*** Opening of Records provided ***

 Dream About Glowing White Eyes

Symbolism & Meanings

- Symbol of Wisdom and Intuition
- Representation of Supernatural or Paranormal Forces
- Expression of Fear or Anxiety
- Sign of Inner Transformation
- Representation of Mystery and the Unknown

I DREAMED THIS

*** Close of Records provided ***
*** Opening of Records provided ***

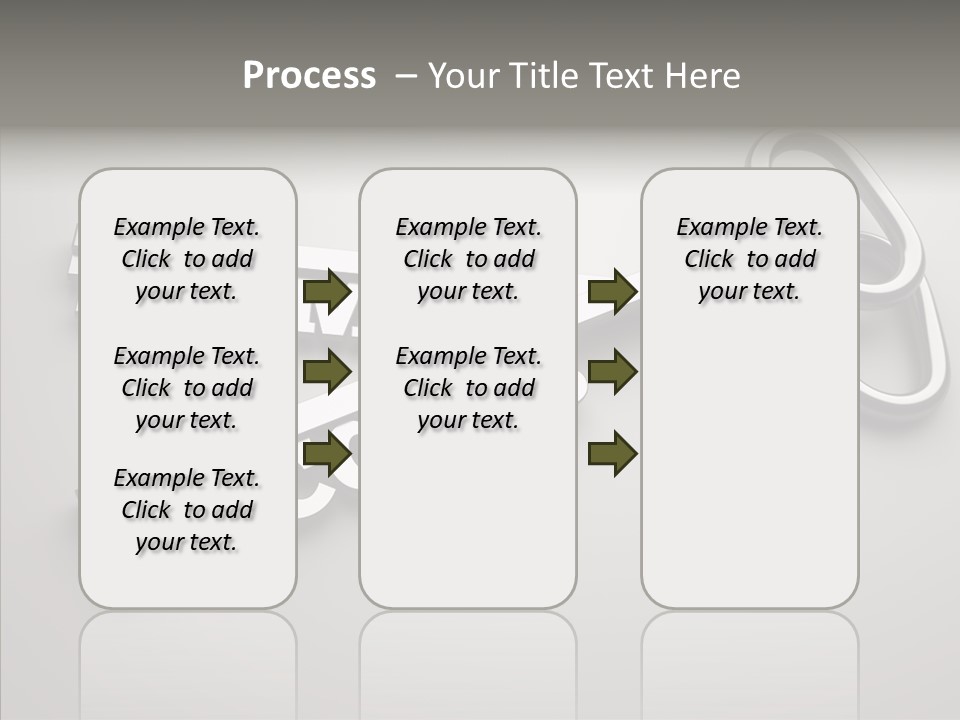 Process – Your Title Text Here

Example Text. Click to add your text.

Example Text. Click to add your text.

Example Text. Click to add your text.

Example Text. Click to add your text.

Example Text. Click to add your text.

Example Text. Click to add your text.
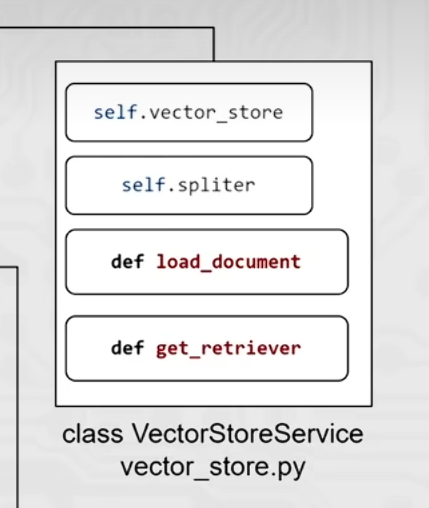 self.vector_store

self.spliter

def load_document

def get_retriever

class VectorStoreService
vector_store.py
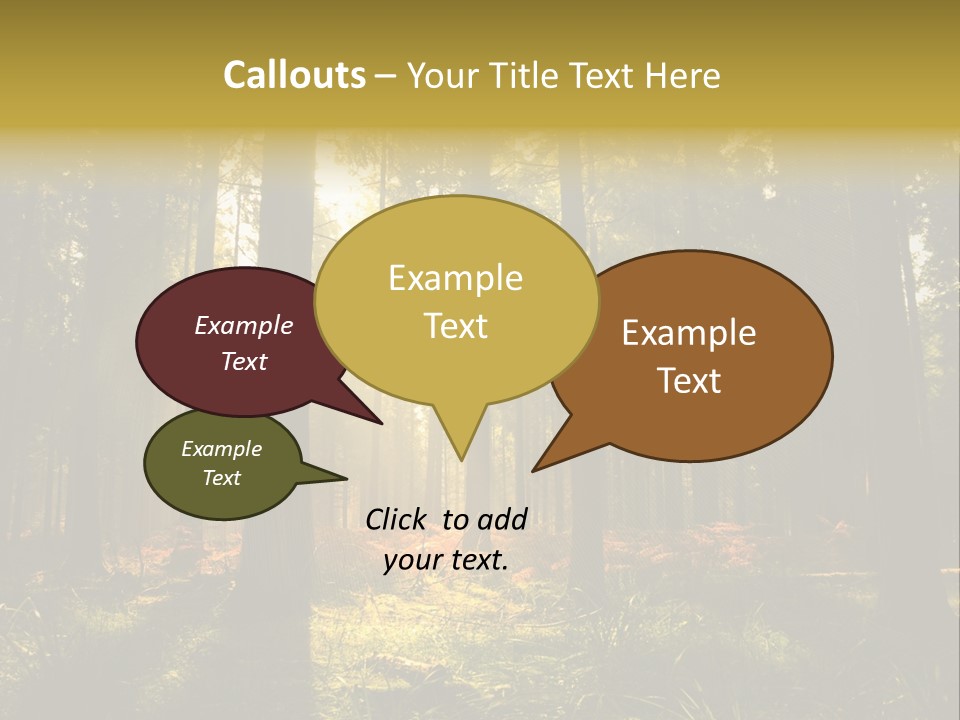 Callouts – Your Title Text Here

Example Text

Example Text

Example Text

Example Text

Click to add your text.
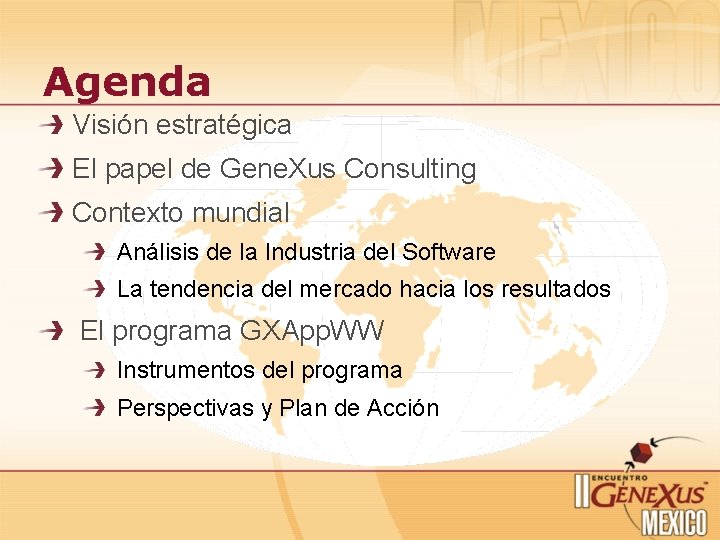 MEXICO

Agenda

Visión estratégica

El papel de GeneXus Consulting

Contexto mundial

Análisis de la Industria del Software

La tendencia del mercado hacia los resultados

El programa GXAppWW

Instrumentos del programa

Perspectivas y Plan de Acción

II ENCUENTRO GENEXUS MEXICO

*** Close of Records provided ***

◆ **Instructions for the task**
Repeat exactly the lines above from the one with "Dream About Glowing White Eyes" up to and including the one with "I DREAMED THIS". No other line belongs in the reply.

◆ **Your response**
 Dream About Glowing White Eyes

Symbolism & Meanings

- Symbol of Wisdom and Intuition
- Representation of Supernatural or Paranormal Forces
- Expression of Fear or Anxiety
- Sign of Inner Transformation
- Representation of Mystery and the Unknown

I DREAMED THIS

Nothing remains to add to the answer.